Which results in (256ns):

Evaluation count : 241104540 in 60 samples of 4018409 calls.
             Execution time mean : 256.236563 ns
    Execution time std-deviation : 4.617404 ns
   Execution time lower quantile : 250.226629 ns ( 2.5%)
   Execution time upper quantile : 266.339191 ns (97.5%)
                   Overhead used : 1.166050 ns

Found 5 outliers in 60 samples (8.3333 %)
        low-severe       5 (8.3333 %)
 Variance from outliers : 7.7764 % Variance is slightly inflated by outliers

Now let’s check the format version:

(defn format-fun
  [name profession born]
  (format "The person named %s works as a %s and was born in %d"
          name
          profession
          born))

(bench/bench (format-fun name profession born))

Which results in (1.7µs):

Evaluation count : 34997760 in 60 samples of 583296 calls.
             Execution time mean : 1.703759 µs
    Execution time std-deviation : 36.732362 ns
   Execution time lower quantile : 1.663752 µs ( 2.5%)
   Execution time upper quantile : 1.779579 µs (97.5%)
                   Overhead used : 1.166050 ns

Found 2 outliers in 60 samples (3.3333 %)
        low-severe       2 (3.3333 %)
 Variance from outliers : 9.4397 % Variance is slightly inflated by outliers

That’s not good, but not entirely unexpected. An order of magnitude slower to use format for string contatenation tasks like this.

One of the advantages of Clojure is the promise of powerful, expressive abstractions and not having to compromise on those abstractions to achieve performance. In a blog post about string interpolation in Clojure, Chas Emerick proposes a macro for simple string interpolation that would behave much like Ruby’s does. This has made its way into the core.incubator project and can be used in projects today.

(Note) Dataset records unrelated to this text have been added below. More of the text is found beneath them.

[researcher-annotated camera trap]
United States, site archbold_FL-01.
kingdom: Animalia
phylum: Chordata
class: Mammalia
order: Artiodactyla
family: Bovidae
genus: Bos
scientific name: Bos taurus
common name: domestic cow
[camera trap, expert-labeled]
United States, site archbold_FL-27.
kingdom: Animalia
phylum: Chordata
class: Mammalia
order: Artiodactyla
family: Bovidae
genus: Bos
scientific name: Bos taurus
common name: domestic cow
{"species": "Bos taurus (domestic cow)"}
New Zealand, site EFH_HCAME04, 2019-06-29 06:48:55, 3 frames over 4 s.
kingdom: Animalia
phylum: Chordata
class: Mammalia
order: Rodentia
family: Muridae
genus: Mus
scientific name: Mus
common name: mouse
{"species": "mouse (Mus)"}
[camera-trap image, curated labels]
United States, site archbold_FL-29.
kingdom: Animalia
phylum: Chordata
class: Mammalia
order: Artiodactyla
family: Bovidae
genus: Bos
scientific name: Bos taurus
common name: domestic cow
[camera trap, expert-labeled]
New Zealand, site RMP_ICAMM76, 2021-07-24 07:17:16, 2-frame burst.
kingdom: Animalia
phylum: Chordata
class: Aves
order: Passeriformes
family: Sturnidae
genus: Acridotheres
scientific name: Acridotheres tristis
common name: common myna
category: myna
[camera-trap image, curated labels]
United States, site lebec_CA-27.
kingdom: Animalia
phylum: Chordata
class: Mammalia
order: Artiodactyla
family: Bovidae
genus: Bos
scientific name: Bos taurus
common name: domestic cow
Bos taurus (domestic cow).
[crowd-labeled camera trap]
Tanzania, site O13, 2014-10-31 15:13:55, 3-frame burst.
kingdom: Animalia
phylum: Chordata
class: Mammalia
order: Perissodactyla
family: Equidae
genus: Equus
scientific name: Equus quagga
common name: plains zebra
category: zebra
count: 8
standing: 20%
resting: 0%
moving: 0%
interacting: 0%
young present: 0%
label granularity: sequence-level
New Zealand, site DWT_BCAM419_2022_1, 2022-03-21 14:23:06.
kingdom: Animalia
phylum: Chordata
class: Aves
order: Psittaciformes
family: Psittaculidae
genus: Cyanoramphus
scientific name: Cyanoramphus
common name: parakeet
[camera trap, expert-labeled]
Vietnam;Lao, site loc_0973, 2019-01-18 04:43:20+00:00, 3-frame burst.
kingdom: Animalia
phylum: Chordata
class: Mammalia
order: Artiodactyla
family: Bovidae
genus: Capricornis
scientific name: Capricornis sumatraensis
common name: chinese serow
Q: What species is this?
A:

To require it, add core.incubator to your project’s dependencies and add the following to any namespace that needs it:

(ns example...)
  (:require [clojure.core.strint :refer [<<]]))

So now we can define a function like the others using this new macro:

(defn interpolation-fun
  [name profession born]
  (<< "The person named ~{name} works as a ~{profession} and was born in ~{born}"))

(bench/bench (interpolation-fun name profession born))

And this results in (272ns):

Evaluation count : 222317940 in 60 samples of 3705299 calls.
             Execution time mean : 271.580867 ns
    Execution time std-deviation : 2.117763 ns
   Execution time lower quantile : 267.593081 ns ( 2.5%)
   Execution time upper quantile : 274.826087 ns (97.5%)
                   Overhead used : 1.166050 ns

Not bad! Ever so slightly slower than the str version but a performance penalty well worth paying for to get more expressive string interpolation I feel.